В контексте высказанных соображений о конспиративности и функциональности протоколов ПБ ЦК ВКП(б) и их символической природе представляется симптоматичным неуспех попыток обнаружить стенограммы заседаний Политбюро конца 20-х – начала 30-х гг.[72]. Регламент работы Политбюро предусматривал стенографирование докладов и заключительных слов, а в некоторых случаях – и выступлений в прениях. Известно, что в начале 20-х гг. при обсуждении важнейших внешнеполитических дел на заседаниях Политбюро велись если не стенографические, то подробные секретарские записи, в которых излагались мнения его членов[73]. Однако единственное в конце 20-х гг. упоминание в протоколах Политбюро о его стенограммах имеет негативный отпечаток: «Воспретить всем, получающим оригиналы стенограмм заседаний Политбюро и пленумов ЦК для исправления, снятие с них для себя каких бы то ни было копий»[74]. Вероятно, после подавления «правого уклона»[75] запись дебатов в Политбюро прекратилась. На заседаниях Оргбюро (по крайней мере, до 1931 г.) такие записи изредка велись, с указанием в протоколе, что «вопрос стенографировался»[76]. Подобные отметки делались и в протоколах Политбюро середины 20-х гг. Нельзя исключать, что такого рода пометы и даже сами стенограммы могут быть обнаружены в пока недоступных коллекциях материалов Политбюро. Однако механизмы фиксации решений, отраженные в протоколах Политбюро конца 20-х – начала 30-х гг., делают крайне маловероятным существование массива официальных стенограмм или секретарских записей («конспектов») его заседаний этого периода, в особенности, посвященных обсуждению проблем внешней политики. Более перспективным для реконструкции дискуссий в Политбюро представляется поиск личных записей, сделанных в ходе заседания[77] или непосредственно после него[78], а также анализ сопроводительных материалов, изучение исправлений, внесенных в проекты решений, и других помет в черновых протоколах Политбюро[79].
II
Рассмотрение особенностей протоколов Политбюро с точки зрения их социально-знаковой природы позволяет обратиться к процедурам и реальным обстоятельствам, предшествовавшим фиксированию его решений, – внесению вопросов в Политбюро, формированию его повестки дня, способам принятия решений, распределению ролей между членами руководства, участвовавшими в этом процессе.
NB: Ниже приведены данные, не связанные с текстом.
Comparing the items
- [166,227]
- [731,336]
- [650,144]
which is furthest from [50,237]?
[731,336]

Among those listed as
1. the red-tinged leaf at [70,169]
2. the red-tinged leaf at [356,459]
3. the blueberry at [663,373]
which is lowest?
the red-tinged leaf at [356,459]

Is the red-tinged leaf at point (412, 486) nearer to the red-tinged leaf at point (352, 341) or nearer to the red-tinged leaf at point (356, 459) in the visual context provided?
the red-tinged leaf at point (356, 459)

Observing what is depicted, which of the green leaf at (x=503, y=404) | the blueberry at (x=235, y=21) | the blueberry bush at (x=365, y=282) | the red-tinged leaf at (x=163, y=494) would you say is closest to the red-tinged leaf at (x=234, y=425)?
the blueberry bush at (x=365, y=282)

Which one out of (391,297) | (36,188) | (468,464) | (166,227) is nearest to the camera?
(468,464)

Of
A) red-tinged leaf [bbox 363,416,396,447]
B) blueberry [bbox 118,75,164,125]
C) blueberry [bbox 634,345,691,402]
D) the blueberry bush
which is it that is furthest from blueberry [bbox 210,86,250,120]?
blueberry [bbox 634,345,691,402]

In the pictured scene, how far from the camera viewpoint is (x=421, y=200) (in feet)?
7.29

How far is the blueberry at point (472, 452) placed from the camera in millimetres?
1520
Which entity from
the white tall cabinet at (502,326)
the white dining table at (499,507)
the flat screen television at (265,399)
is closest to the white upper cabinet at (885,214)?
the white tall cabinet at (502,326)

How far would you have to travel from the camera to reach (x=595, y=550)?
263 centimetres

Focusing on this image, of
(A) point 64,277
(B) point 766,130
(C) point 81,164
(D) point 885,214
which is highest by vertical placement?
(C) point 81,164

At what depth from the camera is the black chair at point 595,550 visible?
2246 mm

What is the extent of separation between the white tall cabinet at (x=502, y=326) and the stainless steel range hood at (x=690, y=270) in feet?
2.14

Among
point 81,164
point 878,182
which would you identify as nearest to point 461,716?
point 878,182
Внесение предложений в Политбюро. Инициатива рассмотрения Политбюро международных дел в большинстве случаев исходила от центральных советских ведомств. В некоторых случаях с предложениями, носящими международно-политический смысл, выступали нижестоящие партийные инстанции. На протяжении 20-х гг. процедура внесения в Политбюро таких запросов и предложений вполне определилась и в 1929–1931 гг. подвергалась лишь частичному пересмотру. По мере увеличения объема и разнообразия дел, подлежавших представлению в Политбюро (что отчасти объяснялось стремлением партийно-государственной бюрократии сложить с себя часть ответственности), необходимость соблюдения ригористических процедур подачи предложений в Политбюро усиливалась. Для получения санкции Политбюро заинтересованное ведомство должно было представлять по вносимому вопросу «письменный материал», включавший объяснительную записку и проект постановления Политбюро. В конце 1929 г. разрешенный объем такой записки был увеличен до 5—10 страниц. Материал должен был поступить к полудню 9, 19 и 29-го числа каждого месяца (т. е. за шесть дней до дня заседания)[80]. В ноябре 1931 г. Политбюро распорядилось уменьшить размер представляемых материалов до 4–5 страниц[81]; через десять дней это решение было пересмотрено, и их объем увеличен до 8 страниц[82]. В 1929–1930 гг. утвердилось правило «не ставить в повестку ПБ» вопросы, по которым получены устные обращения или даже письменные просьбы без приложения «материала по существу вопроса». Политбюро отступало от него «в особо исключительных срочных случаях»[83].
Образцом следования этой процедуре можно считать документ, представленный в Политбюро заведующим Агитационно-пропагандистским отделом ЦК ВКП(б) А.И. Криницким, т. е. исходивший из аппарата ЦК ВКП(б). Записка, размноженная литографическим способом (с нумерацией экземпляров), была адресована «в Политбюро ЦК» и снабжена грифом «с. секретно». На трех страницах убористой машинописи излагалась предыстория вопроса и принятые ранее «решения ЦК» (т. е. Политбюро), новые обстоятельства, цели предлагаемой акции, доводы оппонентов вносимого предложения, пояснение о практических шагах, которые повлечет его принятие и, наконец, проект постановления Политбюро[84].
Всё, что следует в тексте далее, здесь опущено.